China
A year after quake, grief remains, hope regained in China´s Sichuan
An official in town, Zhao Rong was grateful she was kept busy and could not concentrate on her own grief. She joined rescue and relief work and relocated 1,800 townspeople away from a swelling quake lake three weeks after the quake.
To the outsiders, she is still the "iron lady" who works like a horse. She reserves the pains for herself. Every night, she'd crouch on her old king-sized bed, subconsciously making room for her son. "Sometimes he'd climb onto my bed at night, saying he felt cold sleeping alone," said Zhao.
In January, eight months after the quake, she married another quake-widowed official in town. "I told myself that life must go on, that my husband and son would be happy to see me carry on," she said.
Before the remarriage, Zhao burnt all the old family photos. "They are here on my mind," she said, pointing to her head.
In Beichuan alone, several hundred quake widowed got hitched again after the quake. Classified ads posted at local newspapers or down the county streets often stated "quake widowed" alongside the proposers' height, occupation or income level.

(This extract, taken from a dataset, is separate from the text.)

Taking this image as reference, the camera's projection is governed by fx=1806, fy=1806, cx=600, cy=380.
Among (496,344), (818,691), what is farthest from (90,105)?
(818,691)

"Remarriage is the simplest, but most effective way to reignite hope in these lonely hearts," said An Guangxi, a Shanghai-based photographer who visited Beichuan four times to take snapshots of quake survivors' life. "Many said remarried life was not perfect, but was better than living in the shadow of past miseries."
An's works have been collected into a photo exhibition in Shanghai, entitled "Memories of Life" to mark the first anniversary of the quake.